The device is intended to be used by trained physicians during neurosurgical procedures to protect neural tissues from drying, abrasion, or contamination and to absorb fluids.

The device is indicated for use by trained physicians during neurosurgical procedures to protect neural tissues from drying, abrasion, or contamination and to absorb fluids:

The device is a non-adherent, strung, x-ray detectable surgical sponge that is sterile and disposable. The American Surgical Sponges (brand) product line is made from cotton, polyester, or rayon in various sizes and shapes and has been first marketed since 1985. The current cleared product line includes the Telfa® Sponges, which are cotton surgical sponges covered on both sides with polyethylene terephthalate. The Telfa® Sponges provide additional stiffness to the neurosurgical sponges. The new proposed addition to the product line includes neurosurgical sponges (cotton, polyester, or rayon) covered on one side with a thin single layer of polytetrafluoroethylene (PTFE) to enhance the material stiffness and non-adherence properties while maintaining flexibility of the sponge. The polytetrafluoroethylene (PTFE) layer will be provided in a choice of three thicknesses, 0.001", 0.003" or 0.005". The sponges range in size from 6mm × 76mm × 76mm.

The presented text describes a 510(k) summary for the American Surgical Company's Neurosurgical Sponges, specifically focusing on the addition of a polytetrafluoroethylene (PTFE) layer to the sponges. The document details the product description, intended use, indications for use, and a comparison to a predicate device to establish substantial equivalence.

However, this document does not contain information about acceptance criteria for device performance, nor does it describe a study that proves the device meets such criteria in the way typically expected for an AI/ML medical device.

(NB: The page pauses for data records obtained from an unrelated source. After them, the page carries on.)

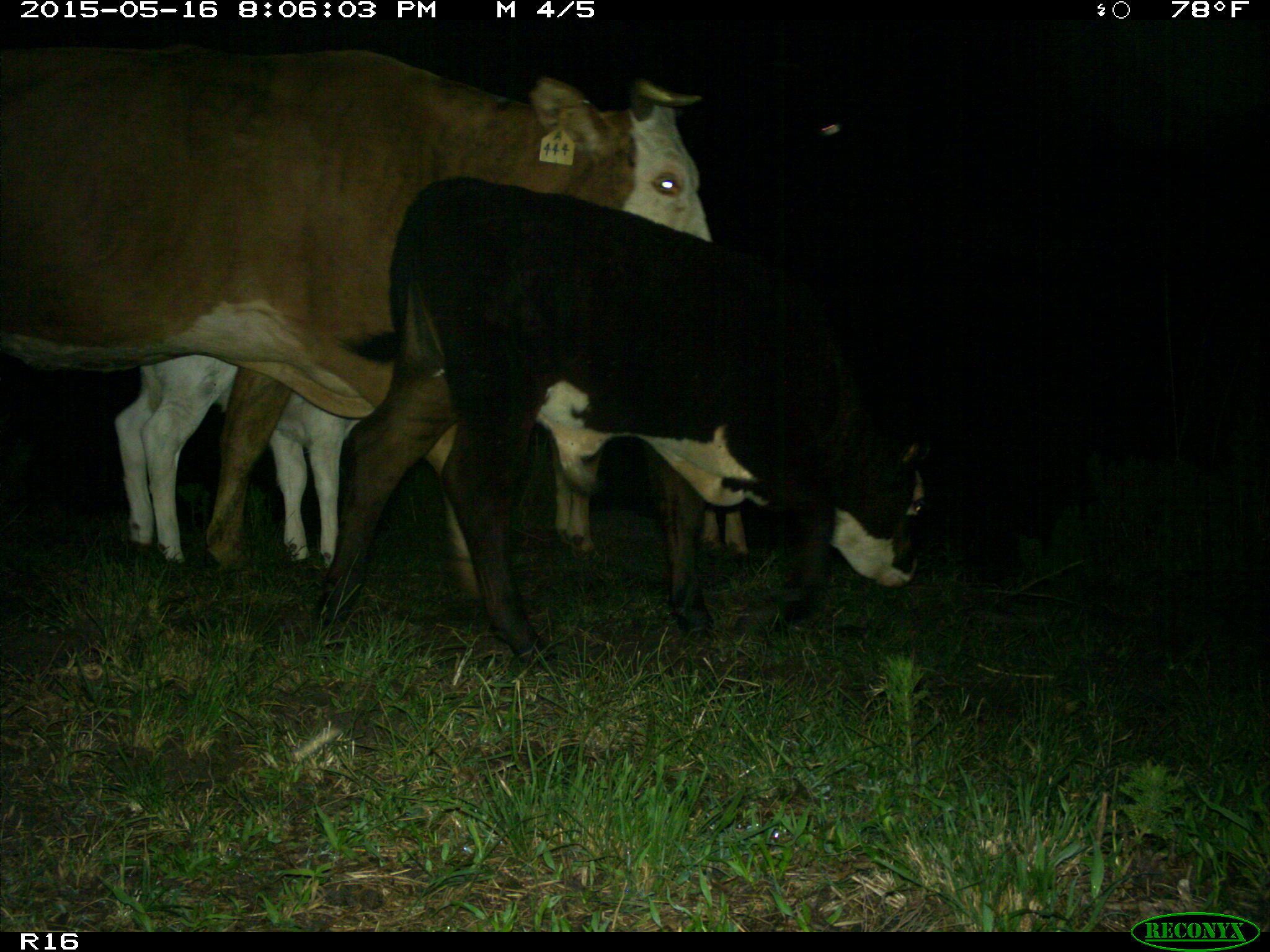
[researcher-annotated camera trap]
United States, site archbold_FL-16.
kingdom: Animalia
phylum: Chordata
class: Mammalia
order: Artiodactyla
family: Bovidae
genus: Bos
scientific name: Bos taurus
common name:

Here's why and what information is present:

• Type of Device: The device described is a physical medical device (neurosurgical sponges), not a software or AI/ML algorithm. Therefore, the typical "acceptance criteria" and "performance study" inquiries relevant to AI/ML (like sensitivity, specificity, AUC, etc., and studies involving human reader performance or standalone algorithm performance) are not applicable in this context.
• Regulatory Pathway: This is a 510(k) submission, which focuses on demonstrating substantial equivalence to a legally marketed predicate device. The primary evidence presented is that the modified device has the "same indications for use and intended use," "same principle of operation," "same basic design," "equivalent materials," "same shelf life," and "packaged and sterilized using the same materials and processes."

Given this, I cannot fulfill most of your request as the information is not present in the provided text. I will address the points that can be inferred or directly stated from the document, acknowledging where information is missing due to the nature of the device and submission.

1. A table of acceptance criteria and the reported device performance

2. Sample sized used for the test set and the data provenance (e.g. country of origin of the data, retrospective or prospective)

• Test Set Sample Size: Not applicable/not specified for the type of device. The biocompatibility tests would have involved specific animal models or in-vitro cell cultures, but these details are not provided. Peel testing would involve a sample of the sponges.
• Data Provenance: The biocompatibility studies were conducted in compliance with U.S. Food and Drug Administration Good Laboratory Practice (GLP) regulations, implying the testing was performed in the US or under US GLP standards. Details on retrospective/prospective are not applicable for material testing.

3. Number of experts used to establish the ground truth for the test set and the qualifications of those experts (e.g. radiologist with 10 years of experience)

• Not applicable. This device is a physical sponge, not an AI/ML algorithm requiring expert opinion for ground truth. Biocompatibility and mechanical testing do not involve expert consensus on medical images or diagnoses.

4. Adjudication method (e.g. 2+1, 3+1, none) for the test set

• Not applicable. This refers to adjudication of ground truth for AI/ML performance studies, which is not relevant here.

5. If a multi reader multi case (MRMC) comparative effectiveness study was done, If so, what was the effect size of how much human readers improve with AI vs without AI assistance

• No. This is a physical medical device, not an AI/ML algorithm. An MRMC study is not relevant.

6. If a standalone (i.e. algorithm only without human-in-the-loop performance) was done

• No. This is a physical medical device, not an AI/ML algorithm. A "standalone performance" study in the context of AI is not relevant.

7. The type of ground truth used (expert concensus, pathology, outcomes data, etc)

• The "ground truth" for the biocompatibility testing would be the established biological responses to the materials (e.g., absence of cytotoxicity, irritation, sensitization) as defined by ISO 10993 standards.
• For the peel testing, the "ground truth" would be the measured force required to delaminate the layers.

8. The sample size for the training set

• Not applicable. There is no AI/ML algorithm involved, so there is no training set.

9. How the ground truth for the training set was established

• Not applicable. There is no AI/ML algorithm involved, so there is no training set or ground truth for one.